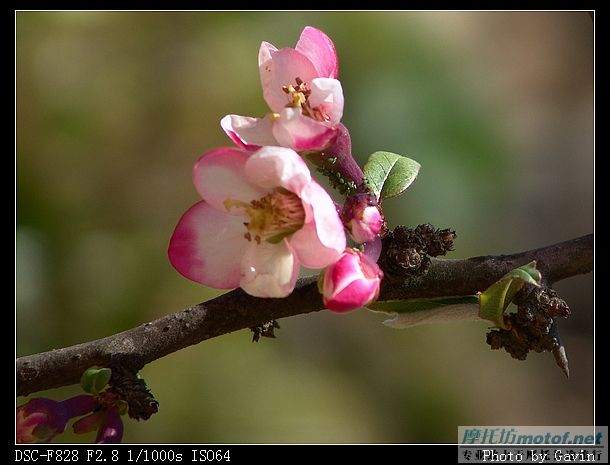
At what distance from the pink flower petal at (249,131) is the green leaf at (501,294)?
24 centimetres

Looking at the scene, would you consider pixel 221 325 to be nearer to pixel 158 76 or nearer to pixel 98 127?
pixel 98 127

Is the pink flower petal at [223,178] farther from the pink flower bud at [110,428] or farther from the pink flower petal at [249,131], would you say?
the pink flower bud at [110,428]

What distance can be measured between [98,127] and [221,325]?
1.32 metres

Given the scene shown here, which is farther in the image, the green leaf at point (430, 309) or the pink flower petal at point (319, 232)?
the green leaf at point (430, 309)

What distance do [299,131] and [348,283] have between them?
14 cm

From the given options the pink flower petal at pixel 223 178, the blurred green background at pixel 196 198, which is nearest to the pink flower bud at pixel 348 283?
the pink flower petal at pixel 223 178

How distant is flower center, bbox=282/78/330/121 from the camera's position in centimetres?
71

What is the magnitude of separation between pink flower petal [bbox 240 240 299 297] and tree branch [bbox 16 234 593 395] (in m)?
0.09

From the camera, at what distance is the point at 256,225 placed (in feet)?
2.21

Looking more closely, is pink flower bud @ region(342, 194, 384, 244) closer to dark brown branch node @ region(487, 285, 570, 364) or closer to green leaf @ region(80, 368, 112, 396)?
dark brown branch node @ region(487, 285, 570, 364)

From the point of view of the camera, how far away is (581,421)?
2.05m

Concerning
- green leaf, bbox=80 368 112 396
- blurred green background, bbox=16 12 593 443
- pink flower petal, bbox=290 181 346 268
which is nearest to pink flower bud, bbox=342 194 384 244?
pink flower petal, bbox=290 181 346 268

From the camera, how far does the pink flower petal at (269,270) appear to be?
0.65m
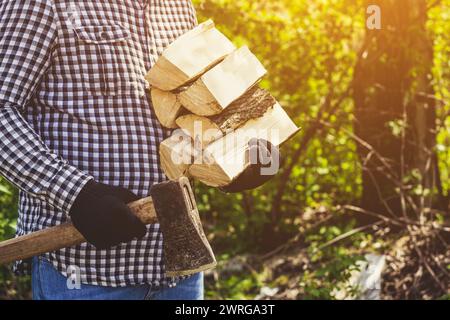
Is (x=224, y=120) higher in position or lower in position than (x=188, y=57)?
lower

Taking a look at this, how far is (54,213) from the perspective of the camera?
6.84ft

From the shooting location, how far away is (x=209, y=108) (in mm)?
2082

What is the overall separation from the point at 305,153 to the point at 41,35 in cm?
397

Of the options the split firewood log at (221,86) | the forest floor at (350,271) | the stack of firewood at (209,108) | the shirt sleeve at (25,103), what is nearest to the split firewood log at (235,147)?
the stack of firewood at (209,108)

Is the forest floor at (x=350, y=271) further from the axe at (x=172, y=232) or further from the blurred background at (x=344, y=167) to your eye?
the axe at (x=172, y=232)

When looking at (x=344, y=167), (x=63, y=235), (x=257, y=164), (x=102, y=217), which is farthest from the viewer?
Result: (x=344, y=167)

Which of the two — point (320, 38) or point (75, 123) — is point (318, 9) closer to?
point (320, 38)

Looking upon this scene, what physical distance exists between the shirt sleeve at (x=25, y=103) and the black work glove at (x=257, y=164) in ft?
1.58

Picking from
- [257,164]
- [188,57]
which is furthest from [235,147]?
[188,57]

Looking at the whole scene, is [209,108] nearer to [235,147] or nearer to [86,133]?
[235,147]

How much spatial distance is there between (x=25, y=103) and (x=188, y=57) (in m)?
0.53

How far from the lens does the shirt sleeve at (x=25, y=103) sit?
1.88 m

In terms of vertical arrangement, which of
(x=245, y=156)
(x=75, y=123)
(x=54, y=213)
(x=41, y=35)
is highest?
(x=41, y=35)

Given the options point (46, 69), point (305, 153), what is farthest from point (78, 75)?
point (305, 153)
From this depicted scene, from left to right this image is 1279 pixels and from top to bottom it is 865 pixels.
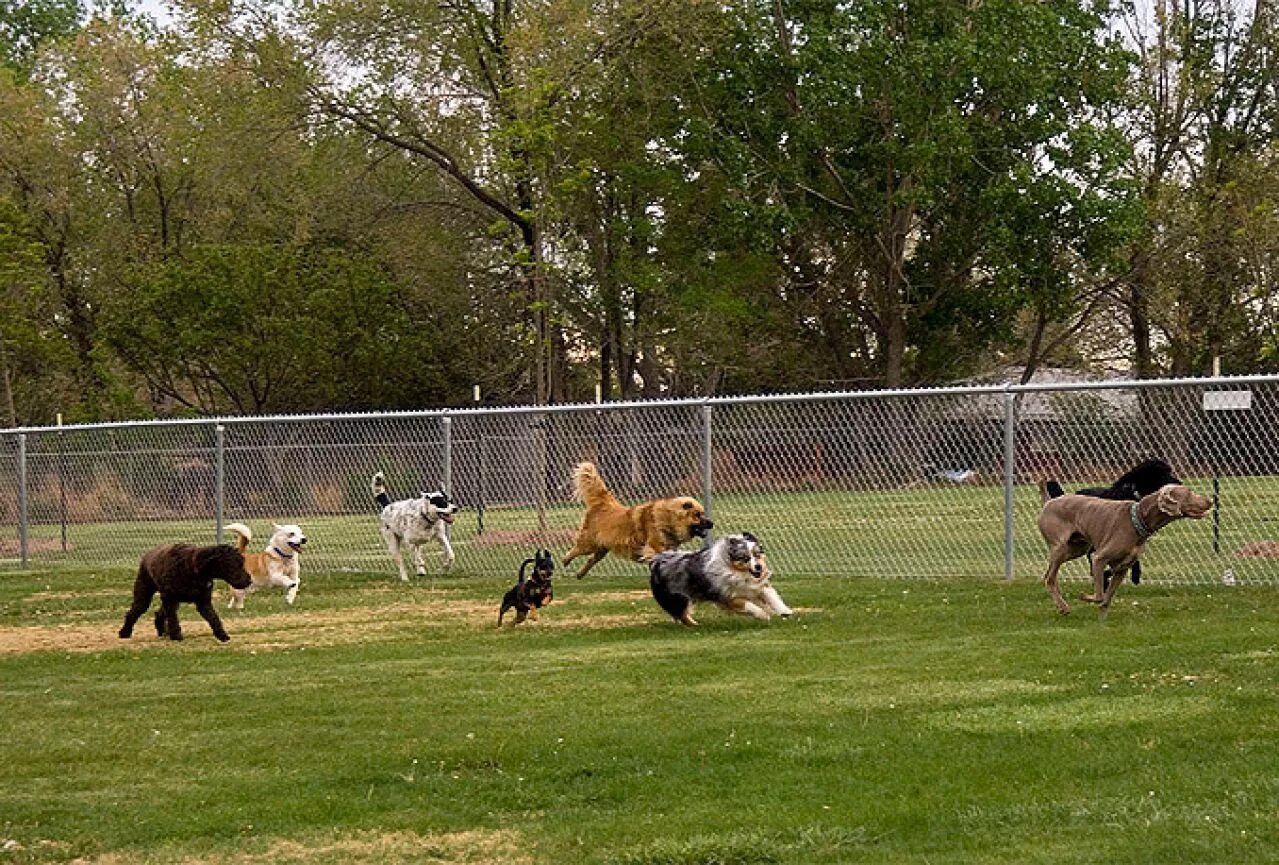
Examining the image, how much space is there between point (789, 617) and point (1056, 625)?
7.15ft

■ ■ ■

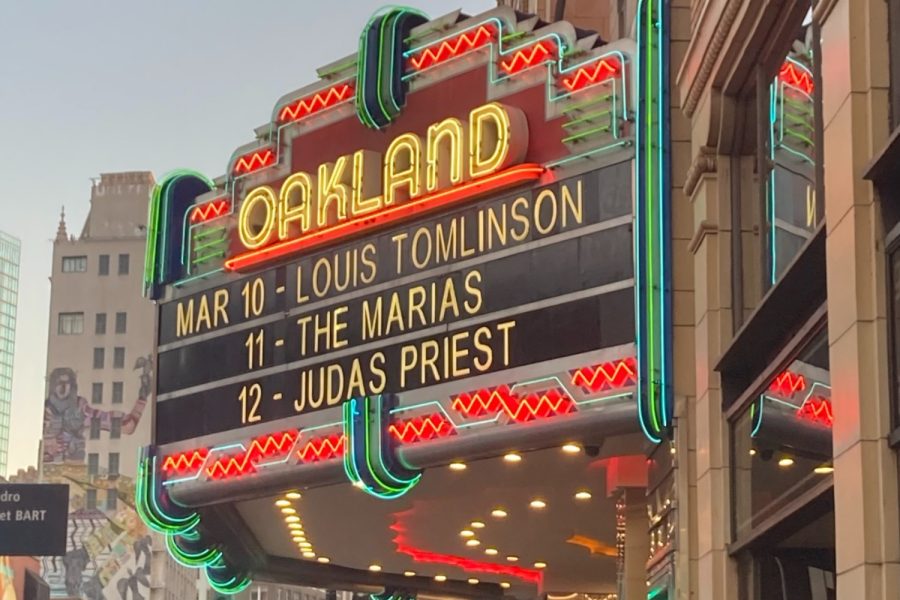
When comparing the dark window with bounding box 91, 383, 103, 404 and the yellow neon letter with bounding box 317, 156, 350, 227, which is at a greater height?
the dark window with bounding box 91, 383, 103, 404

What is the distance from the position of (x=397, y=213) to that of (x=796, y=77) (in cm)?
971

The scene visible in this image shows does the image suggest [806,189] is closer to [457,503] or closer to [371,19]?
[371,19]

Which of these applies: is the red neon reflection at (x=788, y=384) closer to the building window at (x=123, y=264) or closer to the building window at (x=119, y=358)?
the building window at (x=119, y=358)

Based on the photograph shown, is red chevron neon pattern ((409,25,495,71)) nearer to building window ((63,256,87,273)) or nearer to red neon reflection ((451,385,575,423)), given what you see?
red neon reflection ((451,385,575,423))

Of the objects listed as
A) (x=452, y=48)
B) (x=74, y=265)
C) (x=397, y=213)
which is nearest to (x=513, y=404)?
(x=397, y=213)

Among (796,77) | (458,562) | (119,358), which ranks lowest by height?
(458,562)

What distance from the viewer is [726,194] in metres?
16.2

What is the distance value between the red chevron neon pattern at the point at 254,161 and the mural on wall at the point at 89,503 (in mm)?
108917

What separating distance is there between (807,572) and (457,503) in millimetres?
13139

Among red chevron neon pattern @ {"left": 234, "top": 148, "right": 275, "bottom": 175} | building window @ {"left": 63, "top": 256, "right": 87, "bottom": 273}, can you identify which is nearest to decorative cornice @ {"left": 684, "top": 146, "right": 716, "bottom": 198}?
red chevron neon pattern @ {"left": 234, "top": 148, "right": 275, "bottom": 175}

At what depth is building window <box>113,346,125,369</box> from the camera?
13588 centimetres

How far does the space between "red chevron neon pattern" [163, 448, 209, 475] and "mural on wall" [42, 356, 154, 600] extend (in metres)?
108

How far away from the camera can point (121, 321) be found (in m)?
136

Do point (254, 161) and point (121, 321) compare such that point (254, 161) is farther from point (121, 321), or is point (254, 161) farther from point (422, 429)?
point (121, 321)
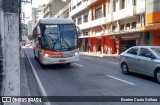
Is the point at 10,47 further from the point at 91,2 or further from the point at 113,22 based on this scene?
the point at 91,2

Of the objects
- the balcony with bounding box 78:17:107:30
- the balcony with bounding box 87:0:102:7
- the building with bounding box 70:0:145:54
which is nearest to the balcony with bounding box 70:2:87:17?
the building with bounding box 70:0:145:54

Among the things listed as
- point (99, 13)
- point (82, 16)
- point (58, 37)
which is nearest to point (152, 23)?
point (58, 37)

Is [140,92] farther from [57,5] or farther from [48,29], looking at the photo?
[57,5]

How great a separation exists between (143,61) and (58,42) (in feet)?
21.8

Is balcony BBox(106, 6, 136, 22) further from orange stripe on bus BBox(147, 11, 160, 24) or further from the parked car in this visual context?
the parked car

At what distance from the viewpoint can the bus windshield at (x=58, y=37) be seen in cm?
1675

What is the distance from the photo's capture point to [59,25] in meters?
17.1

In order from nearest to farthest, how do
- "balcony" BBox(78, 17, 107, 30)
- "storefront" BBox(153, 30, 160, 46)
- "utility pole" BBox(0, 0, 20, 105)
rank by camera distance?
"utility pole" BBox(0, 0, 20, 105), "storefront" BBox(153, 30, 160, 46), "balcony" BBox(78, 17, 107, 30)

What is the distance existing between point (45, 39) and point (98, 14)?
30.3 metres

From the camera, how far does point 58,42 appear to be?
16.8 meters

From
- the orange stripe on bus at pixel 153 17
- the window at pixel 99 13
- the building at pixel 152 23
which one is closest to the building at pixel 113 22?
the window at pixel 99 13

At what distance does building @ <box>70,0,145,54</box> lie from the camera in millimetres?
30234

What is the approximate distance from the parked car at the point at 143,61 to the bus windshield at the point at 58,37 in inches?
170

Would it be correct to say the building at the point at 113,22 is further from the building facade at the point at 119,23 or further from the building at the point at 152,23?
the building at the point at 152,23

■ ■ ■

■ The exercise
Reproduce the data from the line with "At what distance from the pink" up to and including the line with "1.32 metres", changing nothing in any line.

■ Solution below
At what distance from the pink flower petal at (249,131) is the green leaf at (501,294)?
24 centimetres

Looking at the scene, would you consider pixel 221 325 to be nearer to pixel 158 76 or nearer to pixel 98 127?
pixel 98 127

Is the pink flower petal at [223,178] farther from the pink flower bud at [110,428] or farther from the pink flower petal at [249,131], would you say?
the pink flower bud at [110,428]

What distance can be measured between [98,127] and [221,325]?
1.32 metres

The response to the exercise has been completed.